'''
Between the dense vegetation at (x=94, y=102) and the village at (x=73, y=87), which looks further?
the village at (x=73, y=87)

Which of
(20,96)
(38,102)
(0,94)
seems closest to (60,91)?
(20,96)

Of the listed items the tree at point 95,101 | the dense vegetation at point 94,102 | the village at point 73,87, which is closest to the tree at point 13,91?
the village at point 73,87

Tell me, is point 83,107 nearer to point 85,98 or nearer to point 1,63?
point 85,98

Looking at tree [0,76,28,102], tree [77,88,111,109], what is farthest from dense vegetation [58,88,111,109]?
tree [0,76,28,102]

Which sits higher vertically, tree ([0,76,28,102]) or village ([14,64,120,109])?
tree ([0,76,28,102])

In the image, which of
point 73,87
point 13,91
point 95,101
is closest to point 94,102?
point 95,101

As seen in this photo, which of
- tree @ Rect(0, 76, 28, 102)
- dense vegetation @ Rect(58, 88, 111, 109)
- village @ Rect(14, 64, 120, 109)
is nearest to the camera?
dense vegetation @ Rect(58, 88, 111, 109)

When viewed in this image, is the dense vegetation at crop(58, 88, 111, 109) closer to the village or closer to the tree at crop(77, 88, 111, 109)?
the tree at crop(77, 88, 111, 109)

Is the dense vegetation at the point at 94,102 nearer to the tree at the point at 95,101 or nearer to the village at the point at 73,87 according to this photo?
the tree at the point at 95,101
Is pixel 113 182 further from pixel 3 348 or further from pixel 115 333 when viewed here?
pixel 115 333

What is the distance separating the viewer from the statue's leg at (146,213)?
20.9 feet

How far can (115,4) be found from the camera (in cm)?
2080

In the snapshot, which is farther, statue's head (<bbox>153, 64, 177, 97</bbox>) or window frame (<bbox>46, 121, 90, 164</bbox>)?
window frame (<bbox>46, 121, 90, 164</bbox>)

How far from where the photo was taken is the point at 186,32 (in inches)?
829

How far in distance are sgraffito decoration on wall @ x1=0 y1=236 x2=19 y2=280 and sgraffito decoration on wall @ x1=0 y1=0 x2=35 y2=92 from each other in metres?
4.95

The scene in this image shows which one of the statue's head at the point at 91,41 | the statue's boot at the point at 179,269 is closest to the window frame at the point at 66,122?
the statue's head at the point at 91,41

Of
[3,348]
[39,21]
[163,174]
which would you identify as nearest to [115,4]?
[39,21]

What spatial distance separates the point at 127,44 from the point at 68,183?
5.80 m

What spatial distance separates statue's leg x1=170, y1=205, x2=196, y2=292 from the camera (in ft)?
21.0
'''
**Exercise aim:**
Please rewrite the material above with "statue's leg" changed to "statue's knee" everywhere it occurs, leaving everything else the same.

**Answer for this exercise:**
Between the dense vegetation at (x=94, y=102) and the village at (x=73, y=87), which looks further?
the village at (x=73, y=87)

Which of
(20,96)
(38,102)
(0,94)
seems closest to (60,91)?
(20,96)

Of the listed items the tree at point 95,101 | the dense vegetation at point 94,102 | the village at point 73,87, which is closest to the tree at point 13,91?
the village at point 73,87

Tell me, is point 83,107 nearer to point 85,98 or nearer to point 1,63?
point 85,98

Looking at tree [0,76,28,102], tree [77,88,111,109], what is farthest from dense vegetation [58,88,111,109]?
tree [0,76,28,102]

Which sits higher vertically, tree ([0,76,28,102]) or village ([14,64,120,109])?
tree ([0,76,28,102])

In the image, which of
point 73,87
point 13,91
point 95,101
is closest to point 94,102?
point 95,101

As seen in this photo, which of
- tree @ Rect(0, 76, 28, 102)
- dense vegetation @ Rect(58, 88, 111, 109)
- village @ Rect(14, 64, 120, 109)
is nearest to the camera?
dense vegetation @ Rect(58, 88, 111, 109)

When viewed in this image, is the dense vegetation at crop(58, 88, 111, 109) closer to the village or closer to the tree at crop(77, 88, 111, 109)?
the tree at crop(77, 88, 111, 109)

Is the dense vegetation at the point at 94,102 nearer to the tree at the point at 95,101 or nearer to the village at the point at 73,87 according to this photo?
the tree at the point at 95,101
Is pixel 113 182 further from pixel 3 348 or further from pixel 115 333 when viewed here?
pixel 115 333

What is the distance separating the viewer from the statue's knee at (146,213)?
20.9 feet

How far can (115,4) be found from the camera (in cm)?
2080

In the snapshot, which is farther, statue's head (<bbox>153, 64, 177, 97</bbox>) or window frame (<bbox>46, 121, 90, 164</bbox>)?
window frame (<bbox>46, 121, 90, 164</bbox>)

How far from where the photo was taken is the point at 186,32 (in inches)?
829

How far in distance are sgraffito decoration on wall @ x1=0 y1=236 x2=19 y2=280 and sgraffito decoration on wall @ x1=0 y1=0 x2=35 y2=92 from each other in metres?
4.95

The scene in this image shows which one of the statue's head at the point at 91,41 | the statue's boot at the point at 179,269 is closest to the window frame at the point at 66,122?
the statue's head at the point at 91,41

Of
[3,348]
[39,21]
[163,174]
which would you identify as nearest to [115,4]?
[39,21]

What spatial distance separates the point at 127,44 from the point at 68,183?
5.80 m

What spatial distance separates statue's knee x1=170, y1=205, x2=196, y2=292 from the camera (in ft)?
21.0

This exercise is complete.